Trois choix s’ouvrent à toi, madmoiZelle qui me lis :
1. Tu connaissais déjà les paroles de Gimme Shelter dans le ventre de ta mère parce qu’elle n’écoute que du vieux rock.
2. Tu ne connais que quelques titres, sans être aficionada pour autant.
3. Tu es allergique à ce groupe.
Petits 1 et 2, tu peux continuer ta lecture. Petit 3, il vaudrait mieux que tu ne lises pas ce qui va suivre.
A bigger band Tour
Ce concert (Shine a light est avant tout un concert, mais n’est pas qu’un concert non plus, j’y reviendrai) a été filmé lors de deux concerts à l’automne 2006 à New York, au Beacon Theater, salle qui semble être l’Olympia local au vu de sa configuration (fosse, scène peu élevée par rapport au sol, deux balcons, mais avec un peu plus de dorures et de peintures sur les plafonds). Le cadre, plutôt intime, est posé, et les premières images sont Martin Scorsese qui se filme en train de faire différents préparatifs : organisation des caméras, installation des projecteurs, recherche de la set-list sans laquelle il ne peut placer ses caméras : comment va s’ouvrir le concert, sur un riff de guitare ou directement sur du chant ? Le spectateur assiste à ces dix ou quinze minutes d’un œil amusé : comme lors d’un concert, on vient voir les Stones, et la première partie n’est qu’un amuse-gueule.
« Action ! »
Et puis on y est enfin, les lumières s’allument et Jumpin Jack Flash résonne dans les salles (de concert comme de cinéma).

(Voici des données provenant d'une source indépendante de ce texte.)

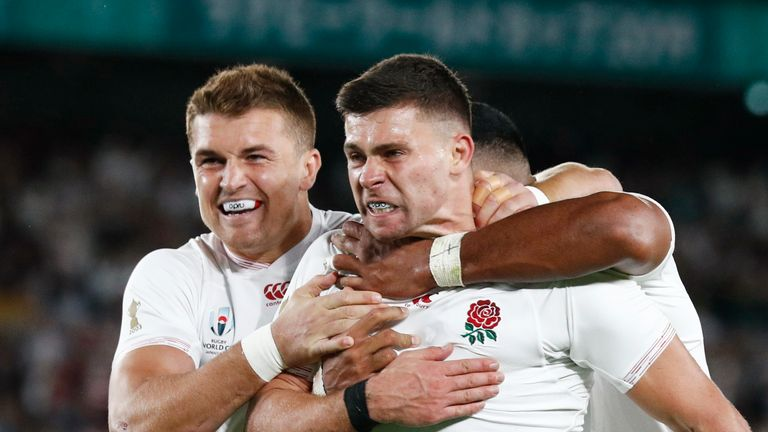 England players celebrate after beating the All Blacks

A la fin de la chanson, on applaudit presque, confortablement installée dans son fauteuil (bien loin des cinq heures passées debout lors du concert parisien, ou plutôt saint-denisien, de ces mêmes Rolling Stones l’été dernier). En fait, on pourrait applaudir à la fin de chaque morceau. Il y a du connu (Start Me Up, Sympathy For The Devil, Brown Sugar, Tumbling Dice, et bien sûr Satisfaction), mais aussi du moins connu (Far Away Eyes, Some Girls, All Down the Line, Connection, She Was Hot), des reprises (Just My Imagination des Temptations, Champagne and Reefer de Muddy Waters avec Buddy Guy, et une sorte de reprise récupérée, As Tears Go By, introduite par une pique envers Marianne Faithfull). Il y a aussi des invités : Jack White (des White Stripes) livre une prestation géniale de Loving Cup et Christina Aguilera se trémousse sur Live With Me. On peut également observer Bill, Hillary et toute la famille Clinton (ils ne chantent pas, serrent juste des mains).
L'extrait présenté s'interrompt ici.